Hi folks,
I am processing RNA-Seq data (2 plant genotypes collected over 3 time points). I have 2 conditions -- control and treatment for each genotype and each condition has 3 biological replicates. For 2 out of 3 time points, I notice one biological replicate either in control or treatment has significantly low read counts compared to the other replicates of the same condition (e.g. 1-3 millions vs . 9-12 millions). I normalize the data with TMM before calling DEGs using edgeR, which I think it should handle the differences in read counts. However, no. of DEGs is almost double when I repeat the analysis without the sample with low-read count (110 vs 210 DEGs).

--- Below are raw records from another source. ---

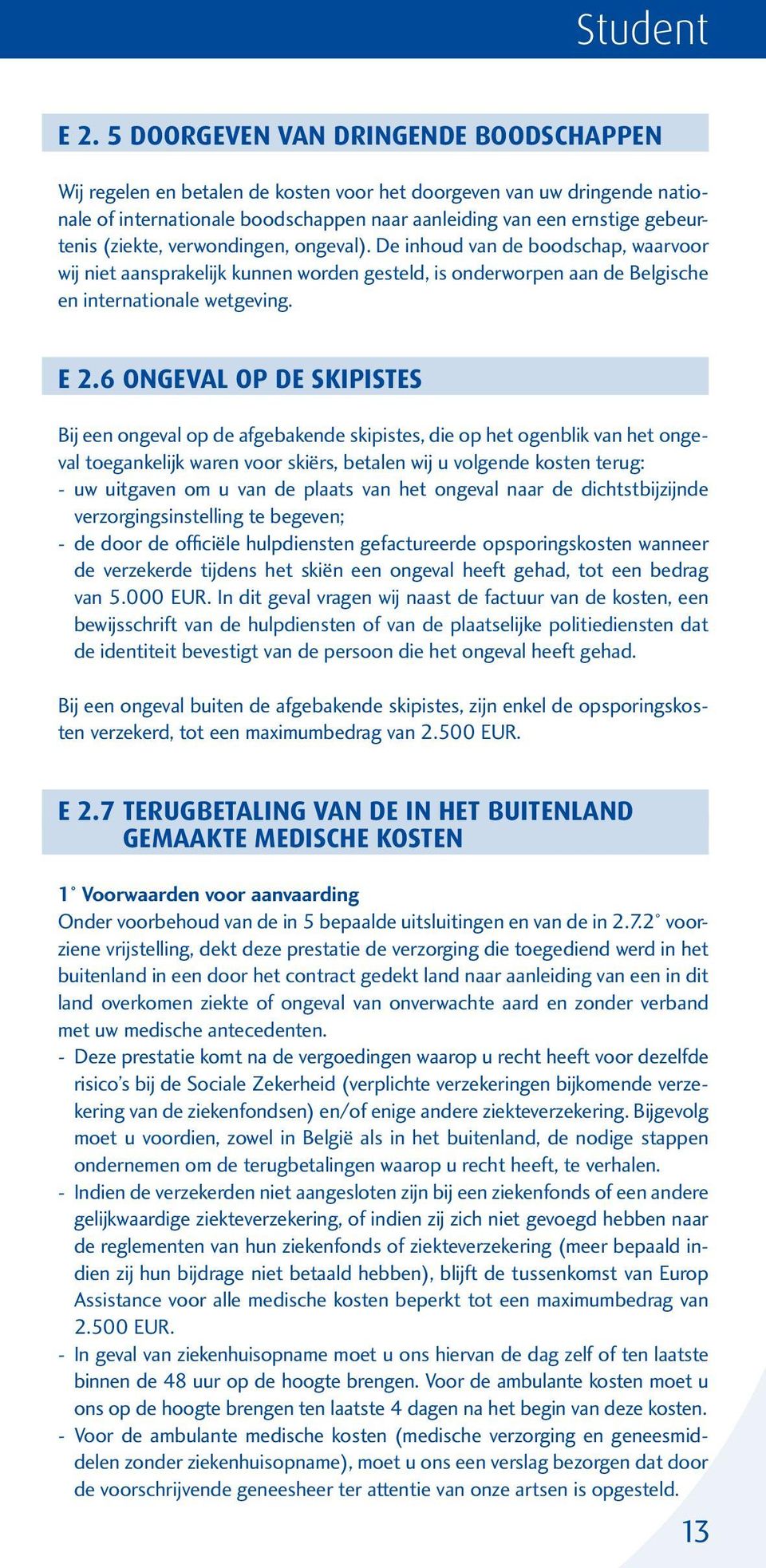 Student

E 2. 5 DOORGEVEN VAN DRINGENDE BOODSCHAPPEN

Wij regelen en betalen de kosten voor het doorgeven van uw dringende nationale of internationale boodschappen naar aanleiding van een ernstige gebeurtenis (ziekte, verwondingen, ongeval). De inhoud van de boodschap, waarvoor wij niet aansprakelijk kunnen worden gesteld, is onderworpen aan de Belgische en internationale wetgeving.

E 2.6 ONGEVAL OP DE SKIPISTES

Bij een ongeval op de afgebakende skipistes, die op het ogenblik van het ongeval toegankelijk waren voor skiërs, betalen wij u volgende kosten terug:
- uw uitgaven om u van de plaats van het ongeval naar de dichtstbijzijnde verzorgingsinstelling te begeven;
- de door de officiële hulpdiensten gefactureerde opsporingskosten wanneer de verzekerde tijdens het skiën een ongeval heeft gehad, tot een bedrag van 5.000 EUR. In dit geval vragen wij naast de factuur van de kosten, een bewijsschrift van de hulpdiensten of van de plaatselijke politiediensten dat de identiteit bevestigt van de persoon die het ongeval heeft gehad.

Bij een ongeval buiten de afgebakende skipistes, zijn enkel de opsporingskosten verzekerd, tot een maximumbedrag van 2.500 EUR.

E 2.7 TERUGBETALING VAN DE IN HET BUITENLAND GEMAAKTE MEDISCHE KOSTEN

1° Voorwaarden voor aanvaarding
Onder voorbehoud van de in 5 bepaalde uitsluitingen en van de in 2.7.2° voorziene vrijstelling, dekt deze prestatie de verzorging die toegediend werd in het buitenland in een door het contract gedekt land naar aanleiding van een in dit land overkomen ziekte of ongeval van onverwachte aard en zonder verband met uw medische antecedenten.
- Deze prestatie komt na de vergoedingen waarop u recht heeft voor dezelfde risico's bij de Sociale Zekerheid (verplichte verzekeringen bijkomende verzekering van de ziekenfondsen) en/of enige andere ziekteverzekering. Bijgevolg moet u voordien, zowel in België als in het buitenland, de nodige stappen ondernemen om de terugbetalingen waarop u recht heeft, te verhalen.
- Indien de verzekerden niet aangesloten zijn bij een ziekenfonds of een andere gelijkwaardige ziekteverzekering, of indien zij zich niet gevoegd hebben naar de reglementen van hun ziekenfonds of ziekteverzekering (meer bepaald indien zij hun bijdrage niet betaald hebben), blijft de tussenkomst van Europ Assistance voor alle medische kosten beperkt tot een maximumbedrag van 2.500 EUR.
- In geval van ziekenhuisopname moet u ons hiervan de dag zelf of ten laatste binnen de 48 uur op de hoogte brengen. Voor de ambulante kosten moet u ons op de hoogte brengen ten laatste 4 dagen na het begin van deze kosten.
- Voor de ambulante medische kosten (medische verzorging en geneesmiddelen zonder ziekenhuisopname), moet u ons een verslag bezorgen dat door de voorschrijvende geneesheer ter attentie van onze artsen is opgesteld.

13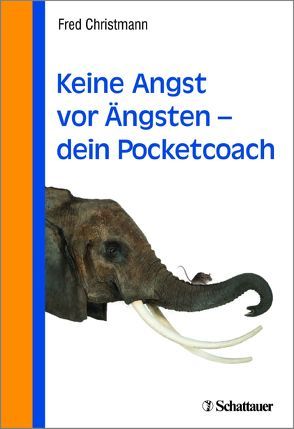 Fred Christmann

Keine Angst vor Ängsten – dein Pocketcoach

Schattauer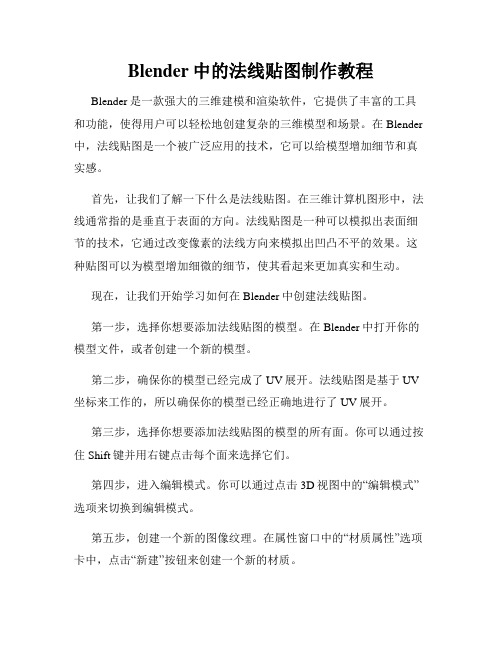 Blender 中的法线贴图制作教程

Blender 是一款强大的三维建模和渲染软件，它提供了丰富的工具和功能，使得用户可以轻松地创建复杂的三维模型和场景。在 Blender 中，法线贴图是一个被广泛应用的技术，它可以给模型增加细节和真实感。

首先，让我们了解一下什么是法线贴图。在三维计算机图形中，法线通常指的是垂直于表面的方向。法线贴图是一种可以模拟出表面细节的技术，它通过改变像素的法线方向来模拟出凹凸不平的效果。这种贴图可以为模型增加细微的细节，使其看起来更加真实和生动。

现在，让我们开始学习如何在 Blender 中创建法线贴图。

第一步，选择你想要添加法线贴图的模型。在 Blender 中打开你的模型文件，或者创建一个新的模型。

第二步，确保你的模型已经完成了 UV 展开。法线贴图是基于 UV 坐标来工作的，所以确保你的模型已经正确地进行了 UV 展开。

第三步，选择你想要添加法线贴图的模型的所有面。你可以通过按住 Shift 键并用右键点击每个面来选择它们。

第四步，进入编辑模式。你可以通过点击 3D 视图中的“编辑模式”选项来切换到编辑模式。

第五步，创建一个新的图像纹理。在属性窗口中的“材质属性”选项卡中，点击“新建”按钮来创建一个新的材质。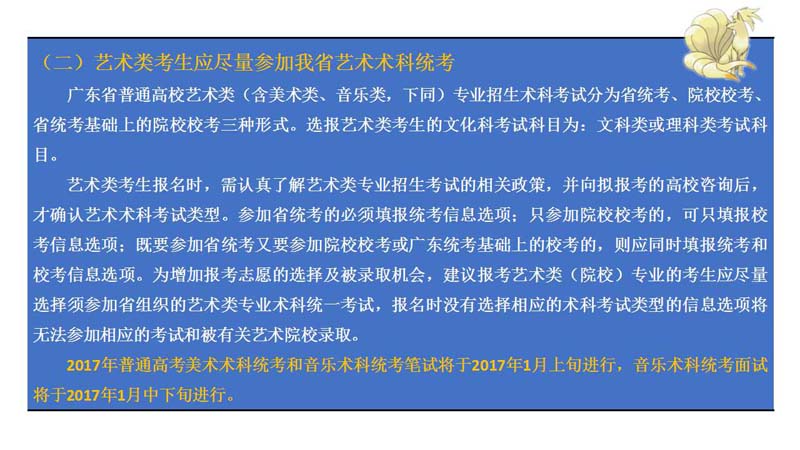 （二）艺术类考生应尽量参加我省艺术术科统考

广东省普通高校艺术类（含美术类、音乐类，下同）专业招生术科考试分为省统考、院校校考、省统考基础上的院校校考三种形式。选报艺术类考生的文化科考试科目为：文科类或理科类考试科目。

艺术类考生报名时，需认真了解艺术类专业招生考试的相关政策，并向拟报考的高校咨询后，才确认艺术术科考试类型。参加省统考的必须填报统考信息选项；只参加院校校考的，可只填报校考信息选项；既要参加省统考又要参加院校校考或广东统考基础上的校考的，则应同时填报统考和校考信息选项。为增加报考志愿的选择及被录取机会，建议报考艺术类（院校）专业的考生应尽量选择须参加省组织的艺术类专业术科统一考试，报名时没有选择相应的术科考试类型的信息选项将无法参加相应的考试和被有关艺术院校录取。

2017年普通高考美术术科统考和音乐术科统考笔试将于2017年1月上旬进行，音乐术科统考面试将于2017年1月中下旬进行。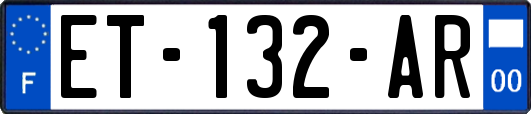 F
ET-132-AR
00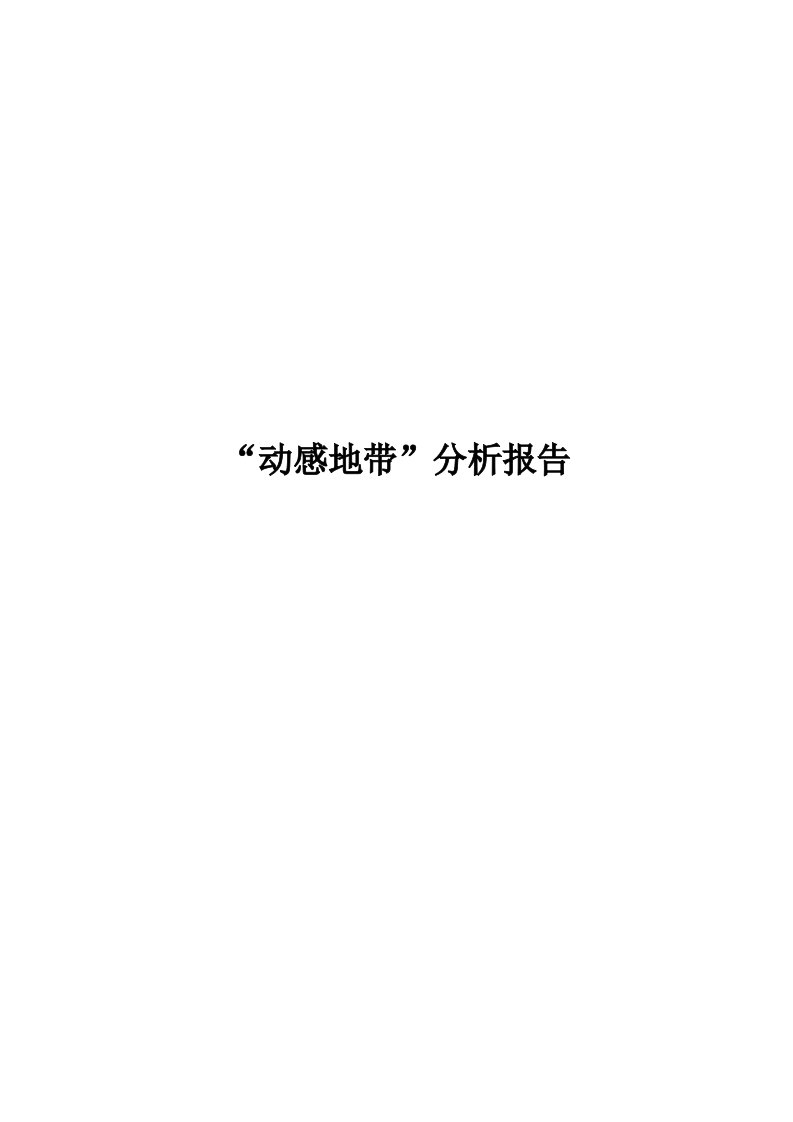 “动感地带”分析报告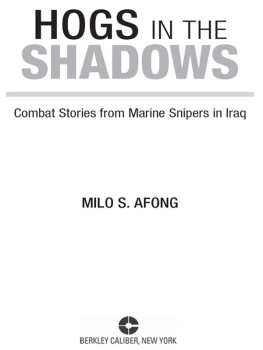 HOGS IN THE SHADOWS

Combat Stories from Marine Snipers in Iraq

MILO S. AFONG

BERKLEY CALIBER, NEW YORK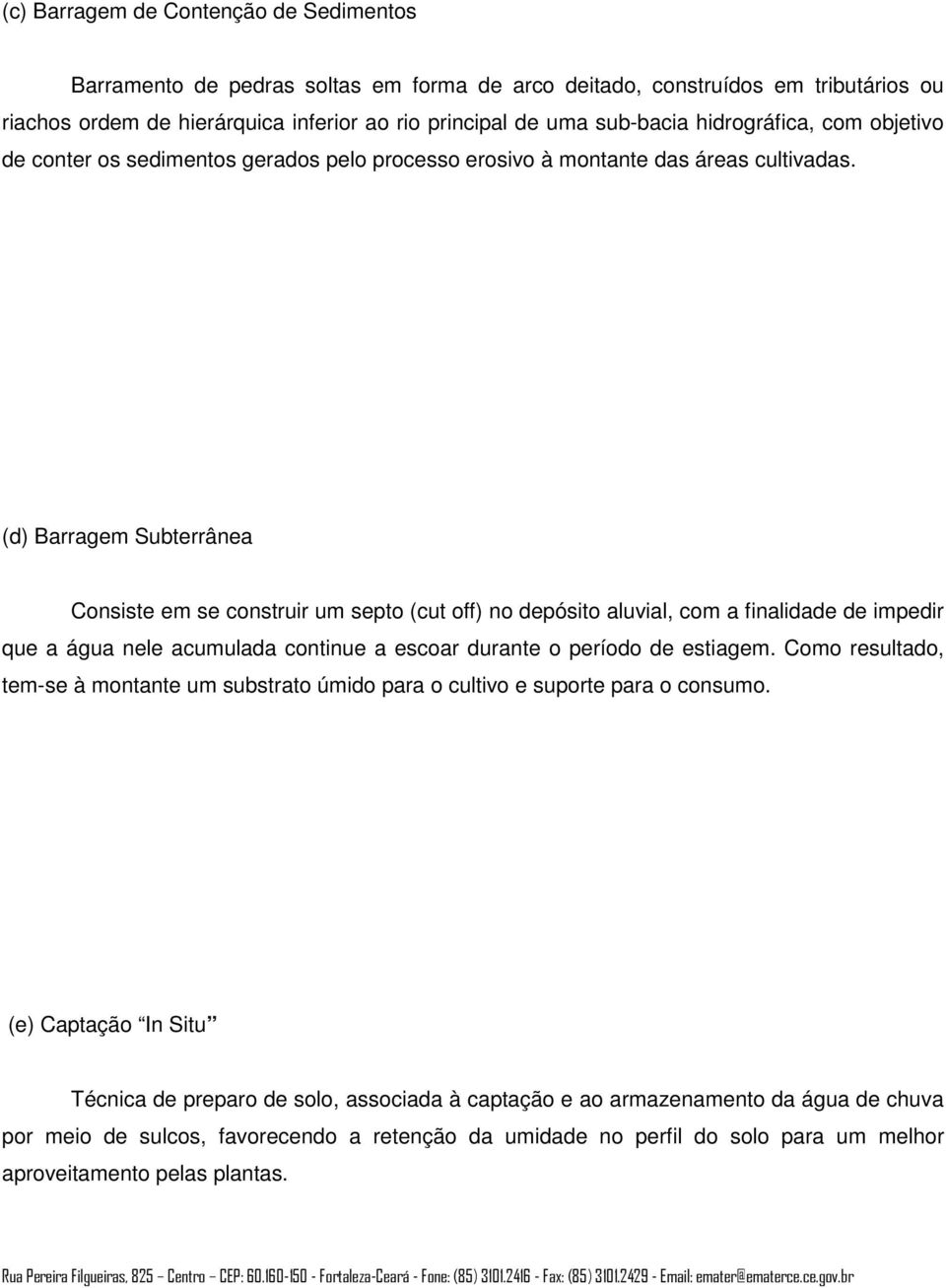 (c) Barragem de Contenção de Sedimentos

Barramento de pedras soltas em forma de arco deitado, construídos em tributários ou riachos ordem de hierárquica inferior ao rio principal de uma sub-bacia hidrográfica, com objetivo de conter os sedimentos gerados pelo processo erosivo à montante das áreas cultivadas.

(d) Barragem Subterrânea

Consiste em se construir um septo (cut off) no depósito aluvial, com a finalidade de impedir que a água nele acumulada continue a escoar durante o período de estiagem. Como resultado, tem-se à montante um substrato úmido para o cultivo e suporte para o consumo.

(e) Captação “In Situ”

Técnica de preparo de solo, associada à captação e ao armazenamento da água de chuva por meio de sulcos, favorecendo a retenção da umidade no perfil do solo para um melhor aproveitamento pelas plantas.

Rua Pereira Filgueiras, 825 – Centro – CEP: 60.160-150 - Fortaleza-Ceará - Fone: (85) 3101.2416 - Fax: (85) 3101.2429 - Email: emater@ematerce.ce.gov.br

I am considering whether I should remove the samples with low read count from the analysis. The downside is I would have 2 biological replicates left for DEGs. Would you mind sharing your thoughts or suggestions?
Thanks a lot in advance!
Hi ATpoint,
Thanks a lot for sharing your suggestion and code. I agree that resequencing of the low-read samples is the best, but sadly they are old samples and we no longer have them. I just have to try to get the best out of the existing data. :(
I tried your code with data from the two time points in doubt. The samples in question is sample 5 for the first time point (PCA1=21.92%) and sample 3 for the second time point (PCA1=22.65%). For both time points, sample 1-3 are control and 4-6 are treated samples.
In my inexperience eyes, they look OK for DEG callings. Would you mind sharing your opinion? Thanks again and have a great day!